* [Aim] Copy the lines below word for word, leaving out the pictures.

--- Start Raw data ---

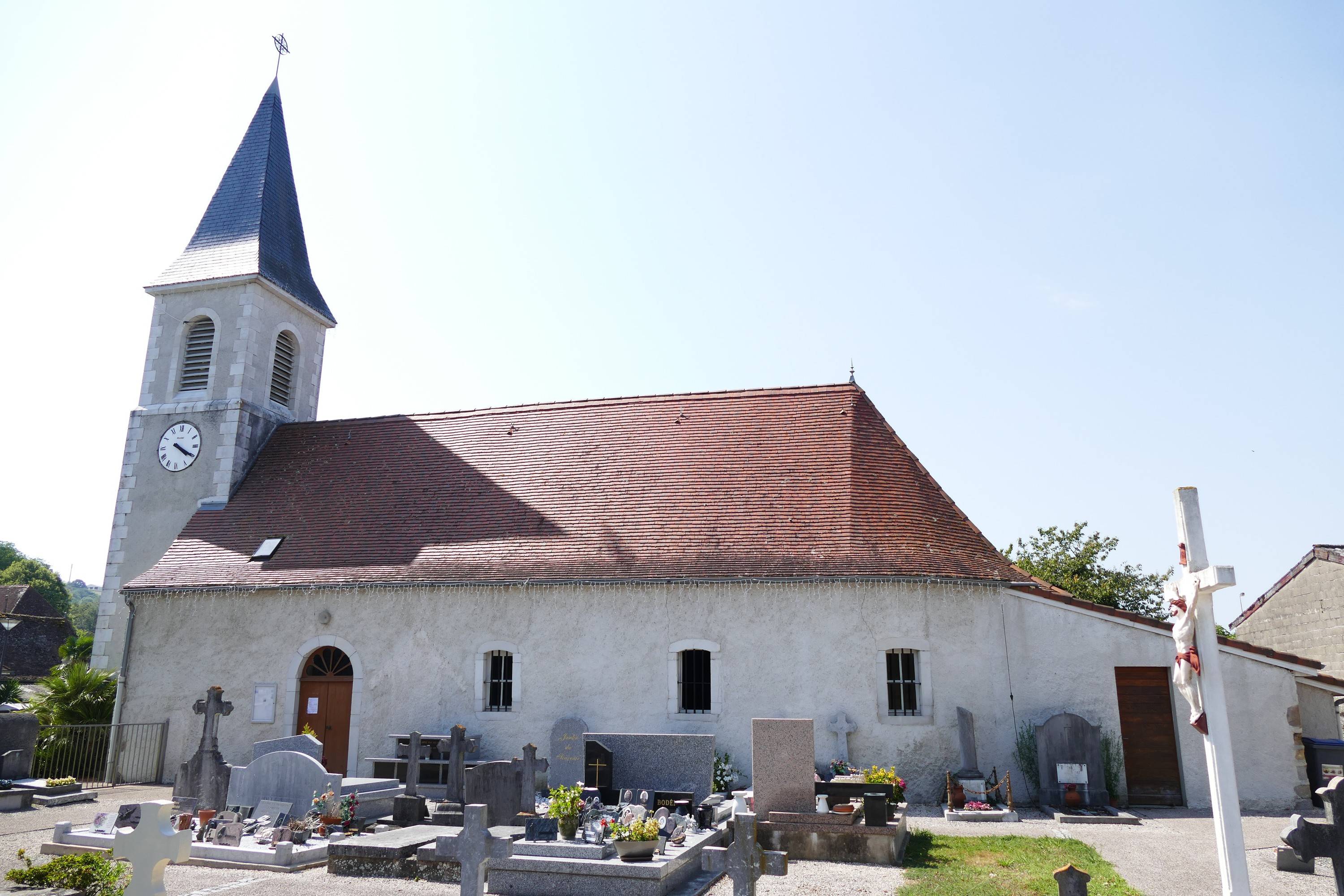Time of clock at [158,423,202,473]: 4:19
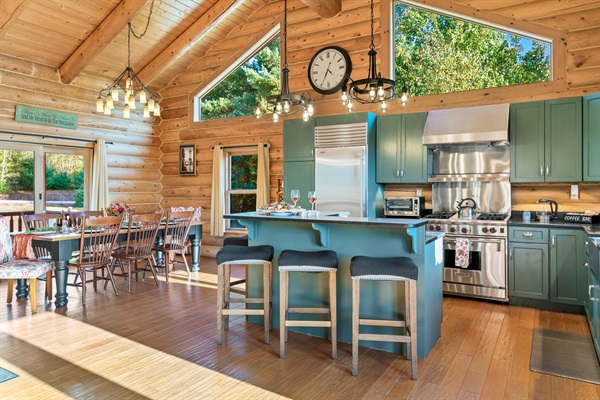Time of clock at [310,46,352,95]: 4:34
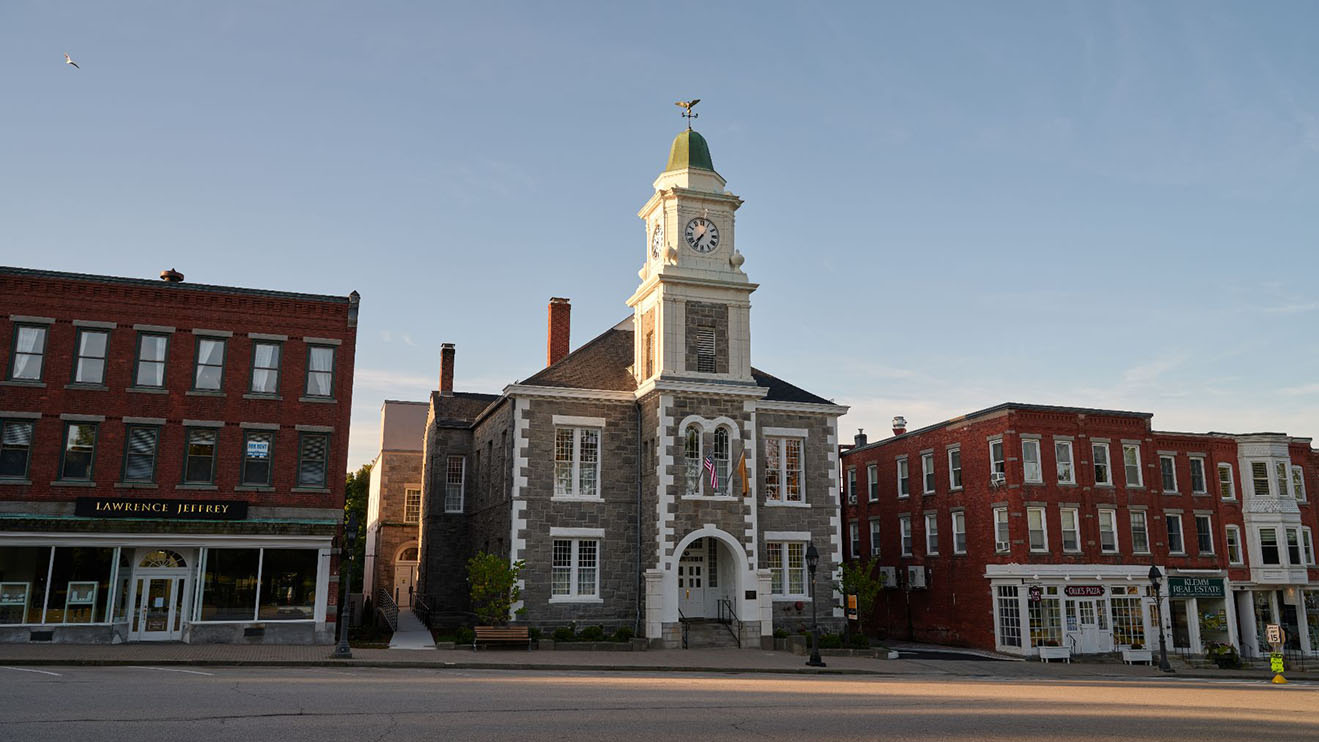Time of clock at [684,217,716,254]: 7:35
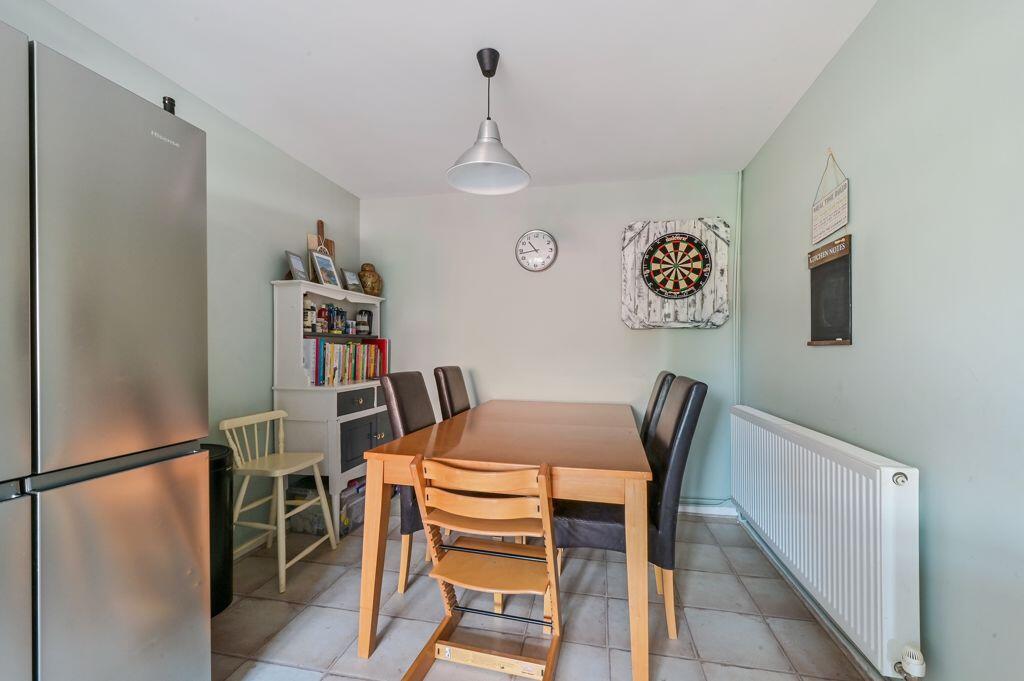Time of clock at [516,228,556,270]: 10:43
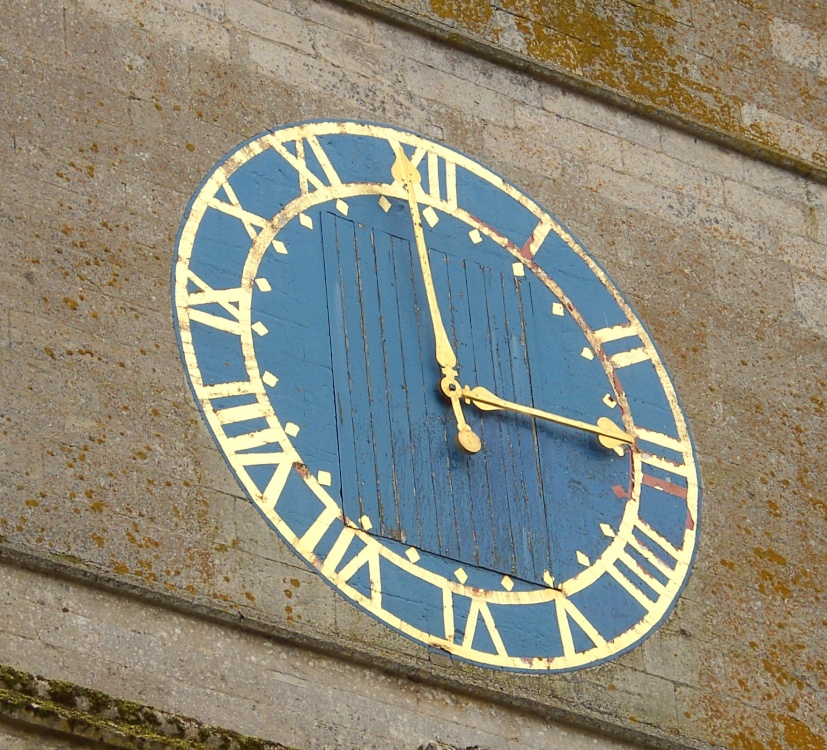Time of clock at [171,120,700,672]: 2:59
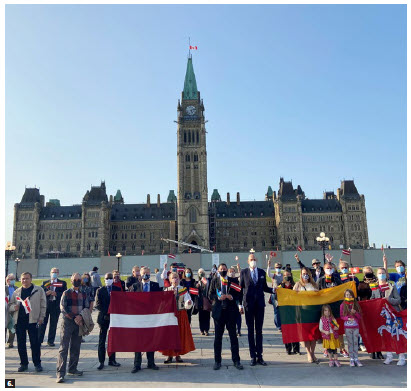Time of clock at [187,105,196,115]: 5:12
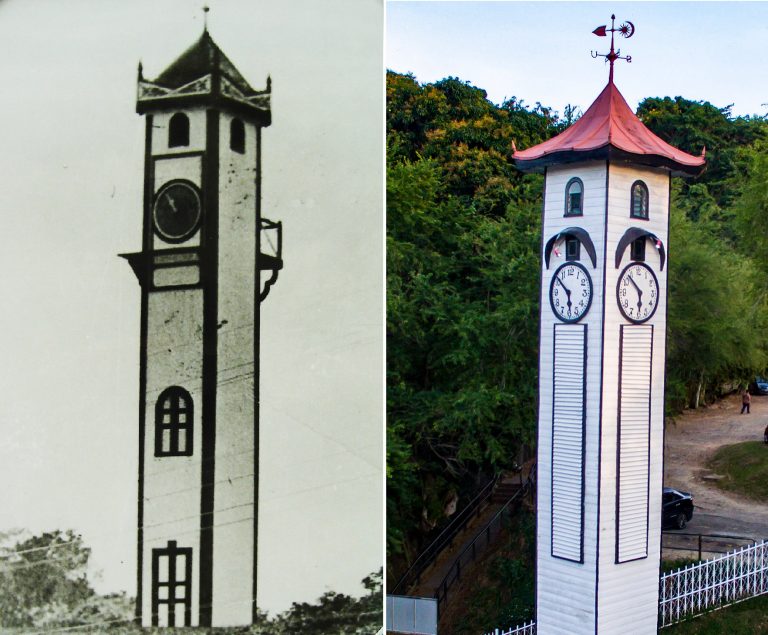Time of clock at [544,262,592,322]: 5:51
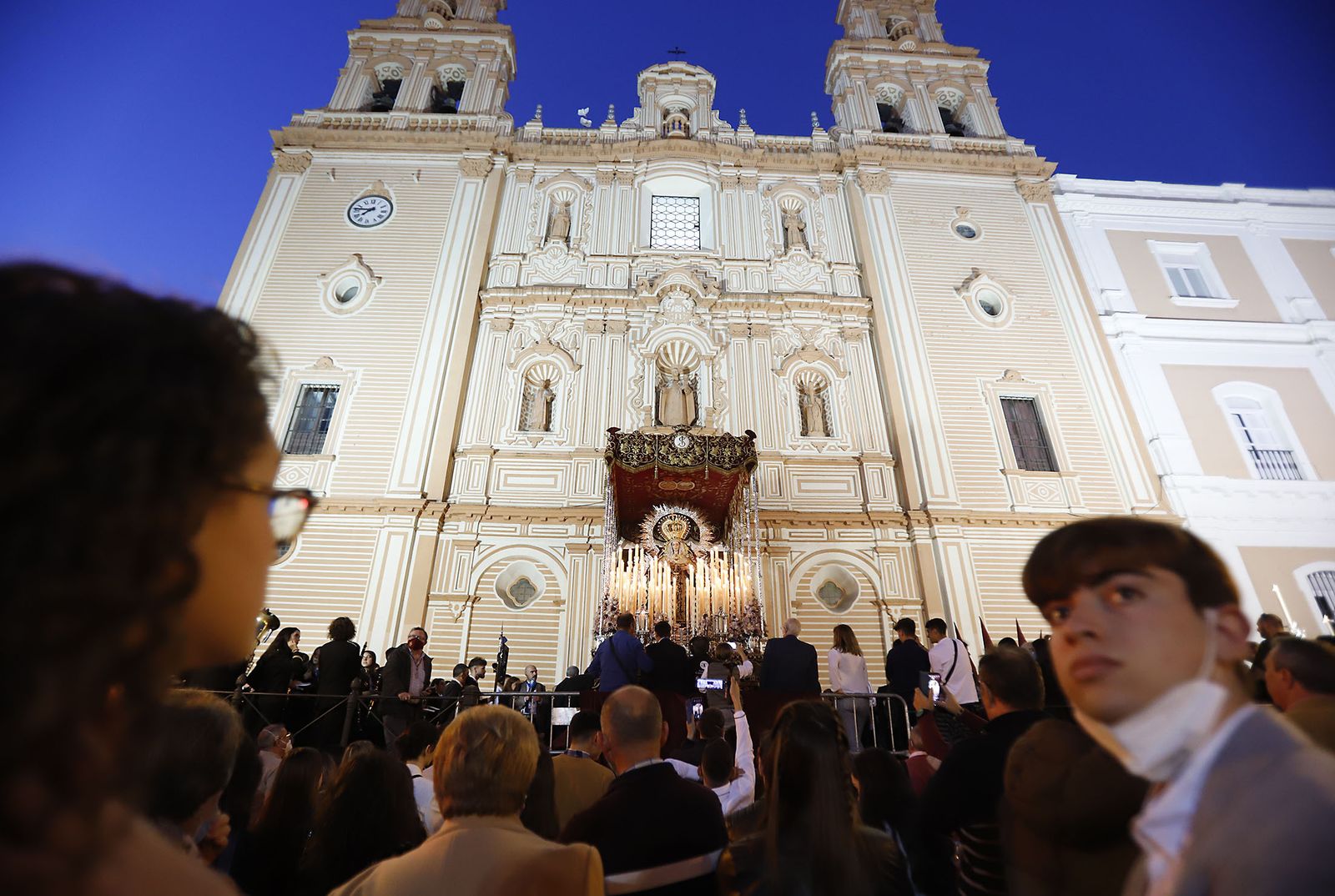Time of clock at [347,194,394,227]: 7:46
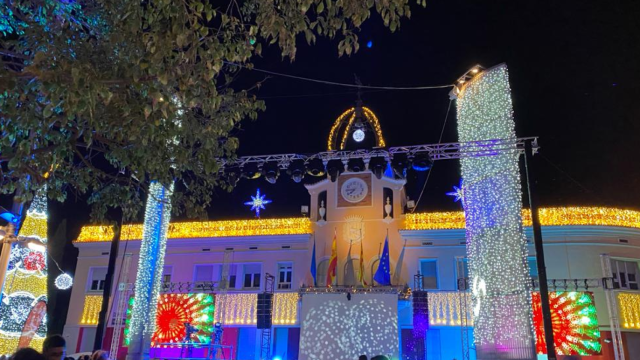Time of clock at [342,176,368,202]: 7:44
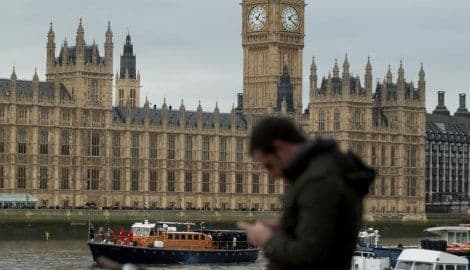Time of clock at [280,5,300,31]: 1:21
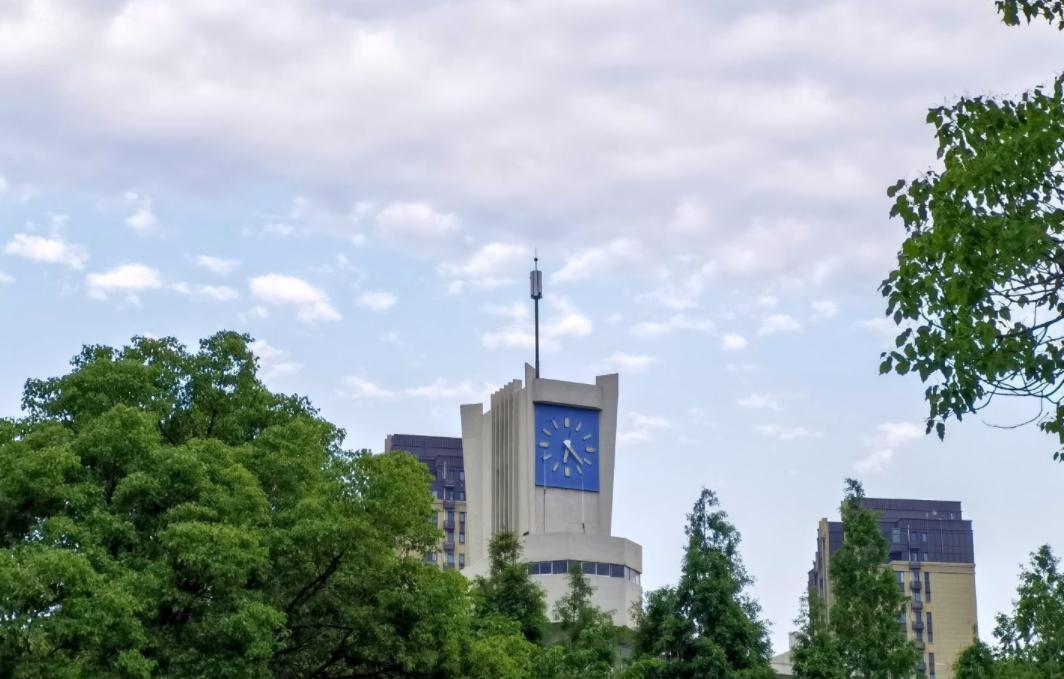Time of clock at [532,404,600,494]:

--- End Raw data ---

* [Complete answer]
Time of clock at [158,423,202,473]: 4:19
Time of clock at [310,46,352,95]: 4:34
Time of clock at [684,217,716,254]: 7:35
Time of clock at [516,228,556,270]: 10:43
Time of clock at [171,120,700,672]: 2:59
Time of clock at [187,105,196,115]: 5:12
Time of clock at [544,262,592,322]: 5:51
Time of clock at [347,194,394,227]: 7:46
Time of clock at [342,176,368,202]: 7:44
Time of clock at [280,5,300,31]: 1:21
Time of clock at [532,404,600,494]:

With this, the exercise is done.